[Directions]
• a. Decide whether each statement agrees with the article about John Wayne, answering yes or no and quoting the deciding words from it: (i) Olive Carey was Harry Carey Sr.'s widow; (ii) film historian Glenn Frankel relayed the comparison of the Duke to Nureyev; (iii) John Wayne's Western idol was John Ford.
• b. Locate every line in the listing that contains the word "dental", and copy each one.

[Text block]
------

Was John Wayne High Noon’s Biggest Villain?

John Wayne also had a personal crusade against the screenwriter of the classic Western, High Noon.

Like many Americans, the image of John Wayne’s silhouette is etched into my subconscious. Having the good fortune to partner with one of the greatest directors of his day—and the greatest Western auteur, bar none—the Duke strikes an at once fierce and noble figure in John Ford’s very best films. With pictures like Stagecoach, The Quiet Man, and especially The Searchers in his canon, there is nothing more dignified than the man stretching his arm, an homage to his own Western idol Harry Carey Sr., standing in the doorway to the wilderness he can never abandon. Olive Carey, Harry’s widow, was not wrong in comparing him to a ballet legend when she said the Duke “has the grace of Nureyev,” which was relayed by film historian Glenn Frankel in The Searchers: The Making of an American Legend.

------

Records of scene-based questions
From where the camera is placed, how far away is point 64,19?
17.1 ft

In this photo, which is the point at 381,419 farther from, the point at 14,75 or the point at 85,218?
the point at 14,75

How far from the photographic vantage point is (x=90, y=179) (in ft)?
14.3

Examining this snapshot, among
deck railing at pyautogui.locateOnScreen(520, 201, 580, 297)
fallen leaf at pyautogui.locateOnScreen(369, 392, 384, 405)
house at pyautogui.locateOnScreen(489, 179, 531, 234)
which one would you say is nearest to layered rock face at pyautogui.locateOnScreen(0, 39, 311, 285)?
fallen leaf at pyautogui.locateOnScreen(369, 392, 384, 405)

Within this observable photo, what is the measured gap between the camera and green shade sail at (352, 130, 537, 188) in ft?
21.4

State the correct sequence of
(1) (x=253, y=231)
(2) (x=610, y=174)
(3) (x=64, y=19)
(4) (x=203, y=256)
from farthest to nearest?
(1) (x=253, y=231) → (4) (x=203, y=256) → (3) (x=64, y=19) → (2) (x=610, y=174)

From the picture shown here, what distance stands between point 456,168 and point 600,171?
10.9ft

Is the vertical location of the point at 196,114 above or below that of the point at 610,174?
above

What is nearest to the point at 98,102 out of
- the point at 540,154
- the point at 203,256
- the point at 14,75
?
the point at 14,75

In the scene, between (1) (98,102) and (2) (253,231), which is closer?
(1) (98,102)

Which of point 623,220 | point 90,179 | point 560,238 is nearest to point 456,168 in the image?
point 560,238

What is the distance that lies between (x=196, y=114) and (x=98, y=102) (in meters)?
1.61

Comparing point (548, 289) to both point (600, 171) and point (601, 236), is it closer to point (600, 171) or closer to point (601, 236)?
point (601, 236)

------

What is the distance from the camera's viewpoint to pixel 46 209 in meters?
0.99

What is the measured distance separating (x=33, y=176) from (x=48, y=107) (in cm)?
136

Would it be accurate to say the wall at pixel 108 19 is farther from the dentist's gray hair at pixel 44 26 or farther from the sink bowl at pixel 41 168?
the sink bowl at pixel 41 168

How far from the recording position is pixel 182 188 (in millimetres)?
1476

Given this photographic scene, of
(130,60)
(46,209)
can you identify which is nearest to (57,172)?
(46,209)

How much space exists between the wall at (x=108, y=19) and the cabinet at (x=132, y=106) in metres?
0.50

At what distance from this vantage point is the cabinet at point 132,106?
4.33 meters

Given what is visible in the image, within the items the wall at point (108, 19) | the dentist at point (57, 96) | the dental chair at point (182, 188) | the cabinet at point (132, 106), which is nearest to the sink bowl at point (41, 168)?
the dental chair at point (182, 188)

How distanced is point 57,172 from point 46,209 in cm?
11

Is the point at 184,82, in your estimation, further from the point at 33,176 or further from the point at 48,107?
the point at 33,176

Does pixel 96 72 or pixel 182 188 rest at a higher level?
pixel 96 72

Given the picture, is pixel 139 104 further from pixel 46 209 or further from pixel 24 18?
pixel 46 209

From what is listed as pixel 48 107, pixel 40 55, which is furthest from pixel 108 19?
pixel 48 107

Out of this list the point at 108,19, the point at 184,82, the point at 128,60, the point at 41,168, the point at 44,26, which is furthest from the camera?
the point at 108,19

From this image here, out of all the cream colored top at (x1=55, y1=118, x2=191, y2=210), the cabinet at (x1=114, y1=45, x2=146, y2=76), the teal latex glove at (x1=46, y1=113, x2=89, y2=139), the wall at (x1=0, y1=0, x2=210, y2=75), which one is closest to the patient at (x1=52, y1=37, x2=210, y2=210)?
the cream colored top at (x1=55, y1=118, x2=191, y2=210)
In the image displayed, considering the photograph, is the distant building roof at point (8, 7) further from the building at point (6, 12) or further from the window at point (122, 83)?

------

[Answers to the exercises]
• a.
(i) Yes: "Olive Carey, Harry’s widow"
(ii) Yes: "which was relayed by film historian Glenn Frankel in The Searchers: The Making of an American Legend"
(iii) No: "an homage to his own Western idol Harry Carey Sr."

• b.
Given what is visible in the image, within the items the wall at point (108, 19) | the dentist at point (57, 96) | the dental chair at point (182, 188) | the cabinet at point (132, 106), which is nearest to the sink bowl at point (41, 168)?
the dental chair at point (182, 188)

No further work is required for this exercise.